In reading the whitepaper about “High-Performance Concurrency Control Mechanisms for Main-Memory Databases”, I was intrigued by the discussion of speculative reads and transaction dependencies. It’s not always good to use information from an academic whitepaper as details of an implementation, because the real implementation might be differ slightly from the description of the whitepaper’s implementation. In addition, bear in the that the observations here are based on the CTP1 version of SQL Server 2014, and the details may change by RTM.
The whitepaper describes two implementations of the multiversion storage engine, one using optimistic concurrency with no locking and one using locking. Because the description of the Hekaton feature mentioned “lock-free structures” as one of the pillars, I looked at the optimistic implementation as possibly close to the CTP1 implementation.
To paraphrase the whitepaper, there are at least two ways the speculative reads can take place.
1. Transaction A determines if it can read Version V. Version V’s begin timestamp is another transaction’s (TB) ID. TB is in the preparing state. Use transaction B’s end timestamp (obtained right before TB-prepare) as V’s begin time. Speculatively read V. Transaction A has a commit dependency of Transaction B.
2. Transaction A determines if it can read Version V. Version V’s end timestamp is another transaction’s (TE) ID. TE is in the preparing state. Use transaction E’s end timestamp (obtained right before TE-prepare) as V’s end time. Speculatively ignore V. Transaction A has a commit dependency of Transaction E.
These descriptions mention dependencies happening in the transaction A’s Active phase, but in addition, there is mention that “Transaction A may acquire additional commit dependencies during validation but only if it speculatively ignores a version.” For information about transaction phases, reference the previous blog entry or the whitepaper.
After noticing the extended events dependency_acquiredtx_event and waiting_for_dependenciestx_event, I set out to look for those dependencies. Because tx A can only acquire a dependency on tx B when B is in the preparing phase (state) and, in most cases, the preparing state is usually pretty short, the dependency sounded almost like a race condition. Making the preparing state as long as possible would give me a better chance.
In the implementation of pessimistic concurrency, the whitepaper mentions two “read sets” that are checked during the prepare phase. The ReadSet contains pointers to every version read and the ScanSet stores information needed to repeat every scan. The whitepaper also describes WriteSet but that’s outside my scope. During the prepare phase ReadSets are checked to ensure consistency in isolation level Repeatable Read or Serializable. In addition, ScanSets are checked to guard against phantoms in isolation level serializable. Serializable isolation with a large ScanSet seemed to be the best choice to lengthen the prepare phase.
I declared a two column memory-optimized table with a primary key/hash index on one column (I called it id) and no index at all on the other column (c1). Added 250000 rows. And figured that running the following batch inside a “traditional transaction” (to slow things down even more compared to a compiled stored procedure) from multiple clients should produce the behavior.
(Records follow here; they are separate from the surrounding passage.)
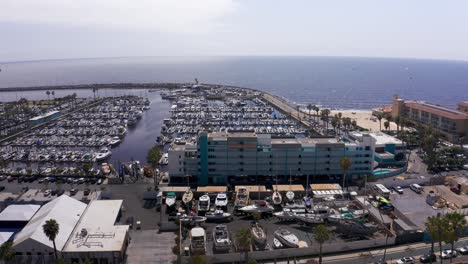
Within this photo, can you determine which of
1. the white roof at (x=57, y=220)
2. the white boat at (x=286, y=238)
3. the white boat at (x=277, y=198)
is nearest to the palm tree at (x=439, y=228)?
the white boat at (x=286, y=238)

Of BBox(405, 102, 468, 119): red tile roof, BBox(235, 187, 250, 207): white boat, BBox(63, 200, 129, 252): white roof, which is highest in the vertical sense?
BBox(405, 102, 468, 119): red tile roof

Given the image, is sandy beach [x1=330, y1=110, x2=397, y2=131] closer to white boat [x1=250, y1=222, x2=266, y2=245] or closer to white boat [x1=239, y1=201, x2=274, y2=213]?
white boat [x1=239, y1=201, x2=274, y2=213]

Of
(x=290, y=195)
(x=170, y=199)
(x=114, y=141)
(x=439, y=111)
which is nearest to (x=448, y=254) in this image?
(x=290, y=195)

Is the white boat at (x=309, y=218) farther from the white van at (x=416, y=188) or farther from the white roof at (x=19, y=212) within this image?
the white roof at (x=19, y=212)

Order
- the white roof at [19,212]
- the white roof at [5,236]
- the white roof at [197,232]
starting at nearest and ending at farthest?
the white roof at [5,236] → the white roof at [197,232] → the white roof at [19,212]

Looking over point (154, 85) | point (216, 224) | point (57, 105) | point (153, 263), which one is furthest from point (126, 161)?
point (154, 85)

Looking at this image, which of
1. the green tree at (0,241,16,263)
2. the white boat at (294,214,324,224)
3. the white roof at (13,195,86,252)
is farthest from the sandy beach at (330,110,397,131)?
the green tree at (0,241,16,263)

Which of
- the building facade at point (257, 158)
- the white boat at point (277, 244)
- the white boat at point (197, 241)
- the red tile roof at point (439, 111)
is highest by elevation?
the red tile roof at point (439, 111)
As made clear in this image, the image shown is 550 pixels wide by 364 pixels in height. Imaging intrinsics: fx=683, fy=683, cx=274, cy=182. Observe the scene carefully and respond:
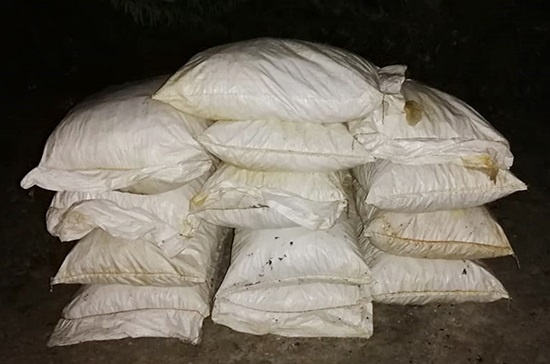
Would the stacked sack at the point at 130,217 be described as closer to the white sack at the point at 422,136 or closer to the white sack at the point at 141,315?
the white sack at the point at 141,315

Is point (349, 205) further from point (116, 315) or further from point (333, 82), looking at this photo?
point (116, 315)

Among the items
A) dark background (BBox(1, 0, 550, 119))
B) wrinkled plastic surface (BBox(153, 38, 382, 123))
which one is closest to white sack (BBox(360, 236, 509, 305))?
wrinkled plastic surface (BBox(153, 38, 382, 123))

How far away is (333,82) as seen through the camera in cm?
201

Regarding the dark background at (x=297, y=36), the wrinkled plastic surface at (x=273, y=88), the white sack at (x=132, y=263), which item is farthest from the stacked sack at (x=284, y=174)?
the dark background at (x=297, y=36)

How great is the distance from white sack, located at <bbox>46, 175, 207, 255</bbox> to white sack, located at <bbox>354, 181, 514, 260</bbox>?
1.95ft

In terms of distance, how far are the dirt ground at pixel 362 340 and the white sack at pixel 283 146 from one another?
1.86ft

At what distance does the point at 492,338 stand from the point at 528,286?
325 mm

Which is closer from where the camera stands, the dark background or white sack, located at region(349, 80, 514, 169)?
white sack, located at region(349, 80, 514, 169)

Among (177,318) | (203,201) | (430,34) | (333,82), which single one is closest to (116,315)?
(177,318)

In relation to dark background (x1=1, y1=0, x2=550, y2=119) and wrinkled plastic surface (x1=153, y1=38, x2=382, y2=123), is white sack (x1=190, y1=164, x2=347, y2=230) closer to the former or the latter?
wrinkled plastic surface (x1=153, y1=38, x2=382, y2=123)

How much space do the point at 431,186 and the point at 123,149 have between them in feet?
3.09

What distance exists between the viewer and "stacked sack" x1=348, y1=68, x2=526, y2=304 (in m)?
2.09

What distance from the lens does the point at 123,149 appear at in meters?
2.06

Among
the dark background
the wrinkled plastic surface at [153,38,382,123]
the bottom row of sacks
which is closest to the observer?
the wrinkled plastic surface at [153,38,382,123]
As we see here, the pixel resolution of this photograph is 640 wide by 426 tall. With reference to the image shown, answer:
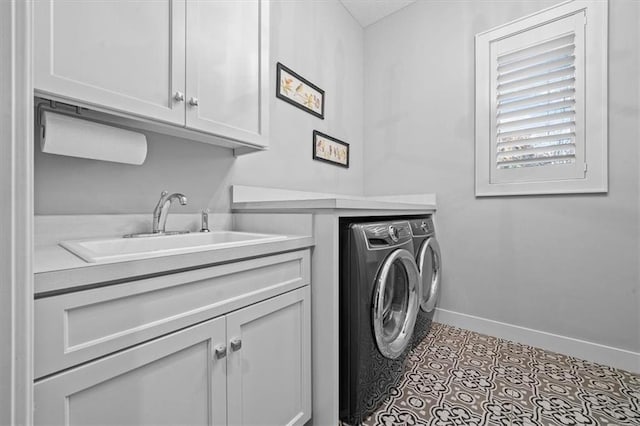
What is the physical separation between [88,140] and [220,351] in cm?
83

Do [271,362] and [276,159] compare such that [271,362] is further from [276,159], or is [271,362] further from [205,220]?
[276,159]

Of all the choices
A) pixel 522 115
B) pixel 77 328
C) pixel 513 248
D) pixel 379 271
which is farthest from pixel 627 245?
pixel 77 328

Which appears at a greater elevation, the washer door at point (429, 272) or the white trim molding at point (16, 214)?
the white trim molding at point (16, 214)

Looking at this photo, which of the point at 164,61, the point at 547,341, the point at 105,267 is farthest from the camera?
the point at 547,341

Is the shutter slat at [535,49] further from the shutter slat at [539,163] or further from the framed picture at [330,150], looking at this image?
the framed picture at [330,150]

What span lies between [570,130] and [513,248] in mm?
841

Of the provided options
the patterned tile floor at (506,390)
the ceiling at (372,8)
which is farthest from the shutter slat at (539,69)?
the patterned tile floor at (506,390)

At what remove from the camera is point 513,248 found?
2080mm

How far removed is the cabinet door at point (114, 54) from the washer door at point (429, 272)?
5.32ft

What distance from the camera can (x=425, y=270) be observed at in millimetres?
2041

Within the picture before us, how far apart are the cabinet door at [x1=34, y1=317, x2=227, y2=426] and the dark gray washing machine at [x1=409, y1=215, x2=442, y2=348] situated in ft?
4.24

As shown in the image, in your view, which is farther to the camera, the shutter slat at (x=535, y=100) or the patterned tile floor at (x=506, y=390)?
the shutter slat at (x=535, y=100)

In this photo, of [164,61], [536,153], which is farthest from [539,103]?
[164,61]

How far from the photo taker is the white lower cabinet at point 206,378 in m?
0.62
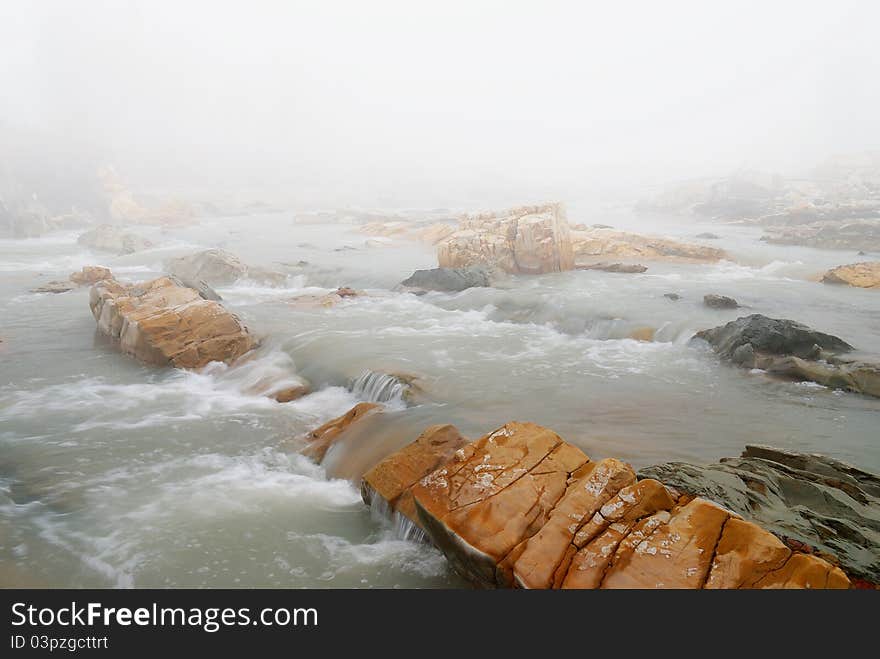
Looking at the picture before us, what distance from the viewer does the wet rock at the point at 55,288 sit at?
2044 centimetres

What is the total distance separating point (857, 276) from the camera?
1955 centimetres

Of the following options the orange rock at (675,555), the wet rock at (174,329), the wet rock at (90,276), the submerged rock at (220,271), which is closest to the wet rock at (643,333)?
the wet rock at (174,329)

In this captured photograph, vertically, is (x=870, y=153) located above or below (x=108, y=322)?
above

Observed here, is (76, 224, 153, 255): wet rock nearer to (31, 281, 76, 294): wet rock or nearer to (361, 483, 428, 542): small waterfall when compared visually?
(31, 281, 76, 294): wet rock

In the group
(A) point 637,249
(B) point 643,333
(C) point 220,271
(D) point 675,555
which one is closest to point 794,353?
(B) point 643,333

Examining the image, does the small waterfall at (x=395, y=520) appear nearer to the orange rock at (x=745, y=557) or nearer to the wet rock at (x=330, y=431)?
the wet rock at (x=330, y=431)

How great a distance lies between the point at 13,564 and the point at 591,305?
50.0 feet

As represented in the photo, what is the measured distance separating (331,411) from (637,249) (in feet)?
70.7

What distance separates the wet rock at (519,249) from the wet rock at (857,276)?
982 centimetres

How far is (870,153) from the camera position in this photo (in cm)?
6875

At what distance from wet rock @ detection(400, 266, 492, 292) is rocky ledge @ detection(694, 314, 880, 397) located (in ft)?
31.0

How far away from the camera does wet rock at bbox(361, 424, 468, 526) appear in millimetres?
6566

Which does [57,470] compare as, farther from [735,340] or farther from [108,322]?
[735,340]
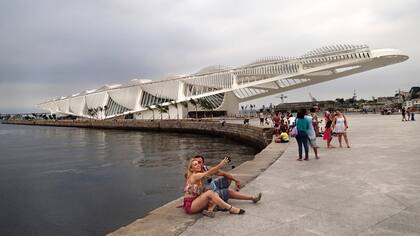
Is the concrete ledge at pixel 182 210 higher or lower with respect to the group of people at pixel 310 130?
lower

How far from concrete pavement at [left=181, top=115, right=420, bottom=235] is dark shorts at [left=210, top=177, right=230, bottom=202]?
12.4 inches

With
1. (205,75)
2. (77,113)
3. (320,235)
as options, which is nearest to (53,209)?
(320,235)

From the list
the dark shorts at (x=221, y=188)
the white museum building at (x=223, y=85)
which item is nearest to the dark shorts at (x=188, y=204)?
the dark shorts at (x=221, y=188)

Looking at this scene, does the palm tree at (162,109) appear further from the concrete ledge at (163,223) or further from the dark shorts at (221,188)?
the dark shorts at (221,188)

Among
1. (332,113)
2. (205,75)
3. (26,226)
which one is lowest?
(26,226)

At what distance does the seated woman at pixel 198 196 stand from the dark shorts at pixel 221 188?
181 mm

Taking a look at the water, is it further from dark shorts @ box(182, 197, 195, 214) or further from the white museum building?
the white museum building

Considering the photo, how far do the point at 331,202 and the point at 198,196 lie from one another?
2.00 meters

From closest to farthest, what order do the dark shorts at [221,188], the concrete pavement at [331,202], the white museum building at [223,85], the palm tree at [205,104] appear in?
the concrete pavement at [331,202] < the dark shorts at [221,188] < the white museum building at [223,85] < the palm tree at [205,104]

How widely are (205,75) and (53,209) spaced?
202 feet

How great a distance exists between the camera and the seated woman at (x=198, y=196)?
535 centimetres

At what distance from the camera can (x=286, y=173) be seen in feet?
27.3

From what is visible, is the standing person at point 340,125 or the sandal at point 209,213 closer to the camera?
the sandal at point 209,213

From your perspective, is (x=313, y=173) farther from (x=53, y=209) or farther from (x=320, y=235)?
(x=53, y=209)
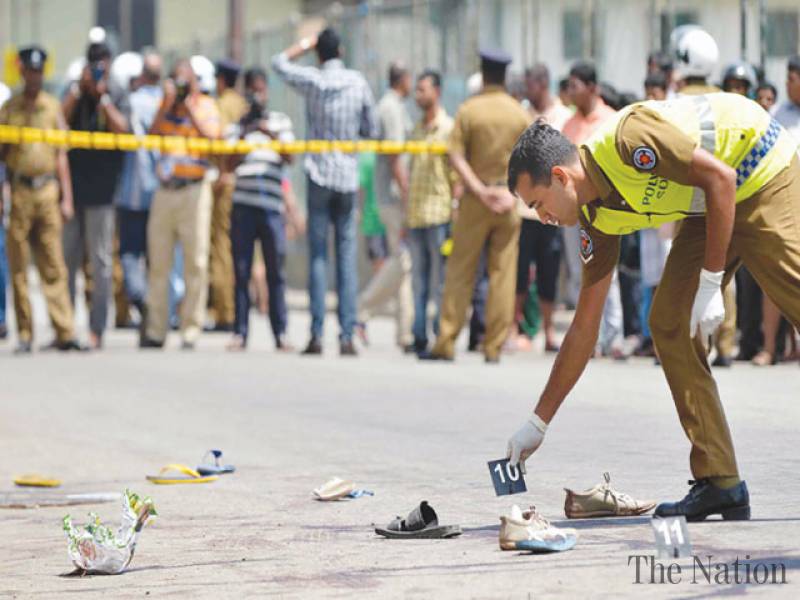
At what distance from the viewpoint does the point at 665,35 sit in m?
18.1

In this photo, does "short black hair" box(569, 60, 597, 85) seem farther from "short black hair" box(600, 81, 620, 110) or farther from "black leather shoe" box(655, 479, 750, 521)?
"black leather shoe" box(655, 479, 750, 521)

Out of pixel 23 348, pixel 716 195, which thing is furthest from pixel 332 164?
pixel 716 195

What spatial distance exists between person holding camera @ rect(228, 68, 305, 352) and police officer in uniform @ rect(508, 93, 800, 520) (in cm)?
932

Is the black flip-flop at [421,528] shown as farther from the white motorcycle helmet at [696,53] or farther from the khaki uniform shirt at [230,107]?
the khaki uniform shirt at [230,107]

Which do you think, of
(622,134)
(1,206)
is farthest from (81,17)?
(622,134)

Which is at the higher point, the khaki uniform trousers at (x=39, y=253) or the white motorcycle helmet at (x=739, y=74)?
the white motorcycle helmet at (x=739, y=74)

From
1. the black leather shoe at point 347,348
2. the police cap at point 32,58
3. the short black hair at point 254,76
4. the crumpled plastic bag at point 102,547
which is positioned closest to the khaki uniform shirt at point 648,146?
the crumpled plastic bag at point 102,547

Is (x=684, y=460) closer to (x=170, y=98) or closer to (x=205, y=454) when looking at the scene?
(x=205, y=454)

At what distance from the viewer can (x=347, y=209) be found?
15.6 meters

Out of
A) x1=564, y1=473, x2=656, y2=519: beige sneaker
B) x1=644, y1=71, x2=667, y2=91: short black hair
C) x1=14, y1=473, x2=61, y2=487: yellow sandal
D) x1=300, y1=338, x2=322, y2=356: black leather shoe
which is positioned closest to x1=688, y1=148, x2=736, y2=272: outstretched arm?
x1=564, y1=473, x2=656, y2=519: beige sneaker

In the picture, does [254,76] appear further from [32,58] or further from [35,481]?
[35,481]

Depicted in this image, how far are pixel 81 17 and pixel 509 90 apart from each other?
31256mm

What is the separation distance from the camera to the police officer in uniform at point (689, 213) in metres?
6.17

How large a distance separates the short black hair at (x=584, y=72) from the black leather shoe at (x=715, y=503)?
7.45 meters
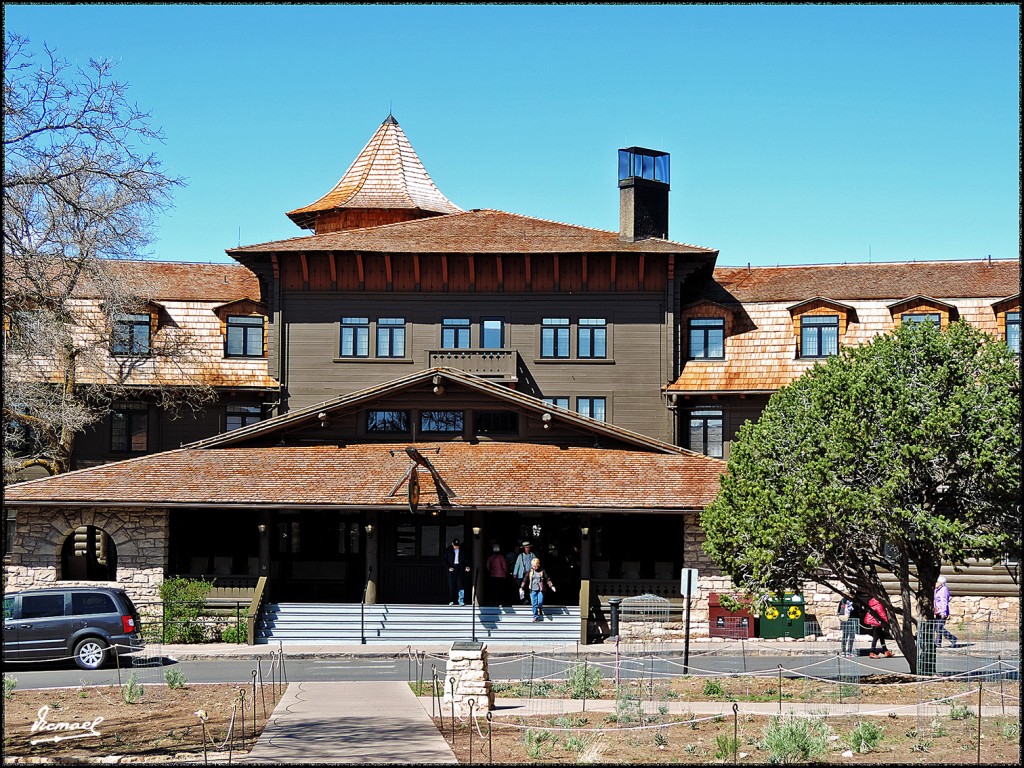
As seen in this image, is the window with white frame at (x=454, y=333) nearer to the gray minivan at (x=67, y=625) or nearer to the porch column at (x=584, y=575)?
the porch column at (x=584, y=575)

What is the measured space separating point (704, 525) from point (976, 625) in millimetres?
12459

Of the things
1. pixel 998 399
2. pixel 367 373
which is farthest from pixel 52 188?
pixel 367 373

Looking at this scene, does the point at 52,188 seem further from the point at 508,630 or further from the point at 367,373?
the point at 367,373

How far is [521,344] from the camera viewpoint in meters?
42.4

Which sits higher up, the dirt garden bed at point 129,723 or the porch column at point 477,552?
the porch column at point 477,552

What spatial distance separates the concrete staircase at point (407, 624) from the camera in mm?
32281

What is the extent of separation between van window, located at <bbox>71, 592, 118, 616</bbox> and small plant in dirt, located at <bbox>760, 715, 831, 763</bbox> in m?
15.8

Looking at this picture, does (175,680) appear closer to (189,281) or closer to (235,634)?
(235,634)

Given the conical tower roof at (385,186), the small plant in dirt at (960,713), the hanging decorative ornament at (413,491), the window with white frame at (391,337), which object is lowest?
the small plant in dirt at (960,713)

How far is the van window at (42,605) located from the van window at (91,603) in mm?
281

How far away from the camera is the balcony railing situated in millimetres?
41344

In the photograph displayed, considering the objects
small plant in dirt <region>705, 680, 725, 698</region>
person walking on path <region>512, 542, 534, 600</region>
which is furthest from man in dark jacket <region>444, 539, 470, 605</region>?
A: small plant in dirt <region>705, 680, 725, 698</region>

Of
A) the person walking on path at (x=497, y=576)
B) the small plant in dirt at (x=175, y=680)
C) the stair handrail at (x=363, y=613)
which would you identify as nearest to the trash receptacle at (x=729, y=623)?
the person walking on path at (x=497, y=576)

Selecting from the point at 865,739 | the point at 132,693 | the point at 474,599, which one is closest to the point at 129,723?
the point at 132,693
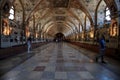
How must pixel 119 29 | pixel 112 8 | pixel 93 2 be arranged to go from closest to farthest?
pixel 119 29
pixel 112 8
pixel 93 2

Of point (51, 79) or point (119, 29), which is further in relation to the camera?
point (119, 29)

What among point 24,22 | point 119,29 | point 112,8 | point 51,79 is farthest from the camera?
point 24,22

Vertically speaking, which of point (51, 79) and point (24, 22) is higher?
point (24, 22)

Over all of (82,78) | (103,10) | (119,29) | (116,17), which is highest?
(103,10)

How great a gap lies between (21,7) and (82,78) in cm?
2391

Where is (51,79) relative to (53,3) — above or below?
below

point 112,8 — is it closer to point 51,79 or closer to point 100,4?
point 100,4

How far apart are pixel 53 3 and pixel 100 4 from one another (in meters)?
7.71

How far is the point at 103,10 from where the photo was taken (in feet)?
91.2

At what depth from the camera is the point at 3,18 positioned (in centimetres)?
1881

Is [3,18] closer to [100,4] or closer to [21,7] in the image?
[21,7]

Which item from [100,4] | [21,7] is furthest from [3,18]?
[100,4]

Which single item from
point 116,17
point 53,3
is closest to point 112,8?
point 116,17

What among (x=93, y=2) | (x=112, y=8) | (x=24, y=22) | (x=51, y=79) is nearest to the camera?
(x=51, y=79)
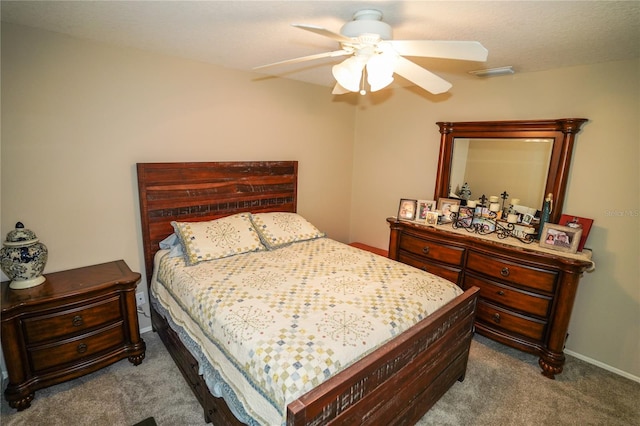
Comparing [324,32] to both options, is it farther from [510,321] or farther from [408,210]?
[510,321]

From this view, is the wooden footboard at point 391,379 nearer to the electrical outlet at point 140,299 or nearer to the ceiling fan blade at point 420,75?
the electrical outlet at point 140,299

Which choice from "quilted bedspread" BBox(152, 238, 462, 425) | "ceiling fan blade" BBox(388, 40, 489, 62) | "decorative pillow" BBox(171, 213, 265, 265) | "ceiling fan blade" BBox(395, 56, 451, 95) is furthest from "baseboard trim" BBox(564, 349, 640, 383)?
"decorative pillow" BBox(171, 213, 265, 265)

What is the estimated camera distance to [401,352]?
5.09 feet

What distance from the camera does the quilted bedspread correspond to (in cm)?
134

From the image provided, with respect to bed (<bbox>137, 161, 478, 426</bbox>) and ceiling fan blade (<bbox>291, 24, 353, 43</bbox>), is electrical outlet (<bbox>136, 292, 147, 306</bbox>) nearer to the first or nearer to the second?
bed (<bbox>137, 161, 478, 426</bbox>)

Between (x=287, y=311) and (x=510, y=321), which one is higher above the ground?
(x=287, y=311)

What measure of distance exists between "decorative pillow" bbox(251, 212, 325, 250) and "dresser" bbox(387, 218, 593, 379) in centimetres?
106

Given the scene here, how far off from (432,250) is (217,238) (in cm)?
188

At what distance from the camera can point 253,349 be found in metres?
1.42

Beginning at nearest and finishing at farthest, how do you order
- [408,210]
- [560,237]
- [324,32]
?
[324,32], [560,237], [408,210]

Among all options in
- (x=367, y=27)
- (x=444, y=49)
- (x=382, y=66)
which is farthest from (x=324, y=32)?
(x=444, y=49)

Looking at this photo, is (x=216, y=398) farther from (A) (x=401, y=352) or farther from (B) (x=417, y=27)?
(B) (x=417, y=27)

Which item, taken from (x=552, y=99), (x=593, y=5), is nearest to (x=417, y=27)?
(x=593, y=5)

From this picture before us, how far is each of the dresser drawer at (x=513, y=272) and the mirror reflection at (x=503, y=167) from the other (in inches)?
23.9
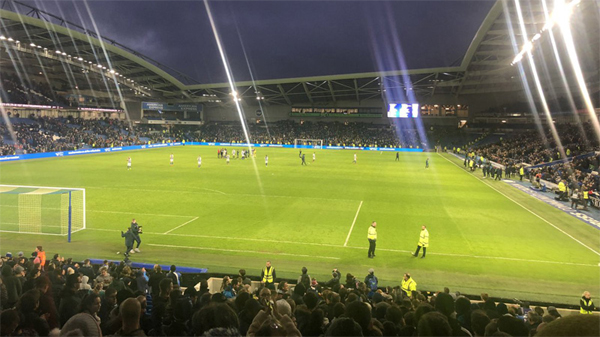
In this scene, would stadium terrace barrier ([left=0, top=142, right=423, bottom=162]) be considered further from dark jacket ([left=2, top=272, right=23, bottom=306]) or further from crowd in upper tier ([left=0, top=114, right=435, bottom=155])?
dark jacket ([left=2, top=272, right=23, bottom=306])

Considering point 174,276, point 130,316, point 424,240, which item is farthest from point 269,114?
point 130,316

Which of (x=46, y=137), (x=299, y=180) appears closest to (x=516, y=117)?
(x=299, y=180)

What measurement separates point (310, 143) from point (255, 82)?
20.4 meters

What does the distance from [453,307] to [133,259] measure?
1249cm

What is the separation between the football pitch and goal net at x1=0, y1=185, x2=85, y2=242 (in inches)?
28.0

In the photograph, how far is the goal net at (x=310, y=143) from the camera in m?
Answer: 85.3

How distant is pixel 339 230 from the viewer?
1922cm

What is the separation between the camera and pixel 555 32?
4122 cm

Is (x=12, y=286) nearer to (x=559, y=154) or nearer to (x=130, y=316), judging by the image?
(x=130, y=316)

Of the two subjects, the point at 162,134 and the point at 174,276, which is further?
the point at 162,134

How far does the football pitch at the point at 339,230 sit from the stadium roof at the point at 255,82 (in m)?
23.6

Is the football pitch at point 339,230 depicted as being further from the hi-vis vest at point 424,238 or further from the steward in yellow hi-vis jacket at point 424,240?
the hi-vis vest at point 424,238

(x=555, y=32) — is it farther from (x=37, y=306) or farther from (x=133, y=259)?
(x=37, y=306)

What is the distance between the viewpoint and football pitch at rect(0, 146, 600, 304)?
14281 millimetres
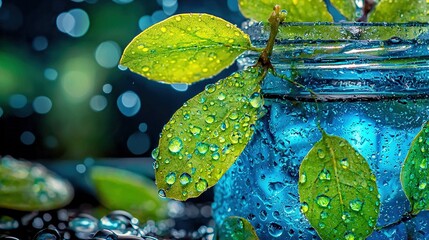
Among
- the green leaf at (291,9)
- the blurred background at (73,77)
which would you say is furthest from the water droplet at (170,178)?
the blurred background at (73,77)

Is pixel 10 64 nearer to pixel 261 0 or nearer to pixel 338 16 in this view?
pixel 338 16

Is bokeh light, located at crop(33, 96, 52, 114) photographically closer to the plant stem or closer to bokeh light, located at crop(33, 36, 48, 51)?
bokeh light, located at crop(33, 36, 48, 51)

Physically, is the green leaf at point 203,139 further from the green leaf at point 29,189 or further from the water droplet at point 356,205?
the green leaf at point 29,189

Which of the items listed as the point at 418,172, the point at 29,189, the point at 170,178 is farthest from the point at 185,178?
the point at 29,189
select top(150000) * from txtest with (serializable);
update txtest with (serializable) set c1 = 1
where c1 in (select top(10) c1 from txtest with (serializable) order by newid()); — update 10 random rows
Running betwen 5-10 of these clients simultaneously for 20 iterations of each client produced the “transaction dependency” behavior consistently. Tracing this with an extended events session that included:
Besides observing the behavior, I was able to make some interesting observations from the event session.
1. You can have “chains” of dependent transactions, e.g. tx A depends on tx B, tx B depends on tx C, etc.
2. You can have multiple dependent transactions on the same transaction, e.g. txs A, B, and C all depend on tx D.
3. You can have multiple dependency_acquiredtx_event for the same two transactions, e.g. two different occurrences of the event for the dependency tx A depends on tx B.
I also noticed one other interesting behavior. In my tests with 10 clients x 20 iterations (200 transactions total) between 60% and 80% of the transactions routinely abort. That’s not surprising, the test was set up to produce read conflicts. What was surprising is that, although transaction commit wasn’t the norm, every transaction that had dependency(ies) on it ended up committing. 22 of 200 transactions in one test. And the dependent ones also committed. That’s surprising, but perhaps the fact that transactions that have dependencies and those that they depend on all eventually commit is just an artifact of the test batch I chose.
So, from this test you can deduce that:
1. Transaction dependencies and speculative reads are real (can be observed) in the current implementation.
2. Large scans and transaction isolation levels higher than snapshot should only be used with memory-optimized tables when *absolutely* necessary. 3. That’s especially true for transaction isolation level serializable.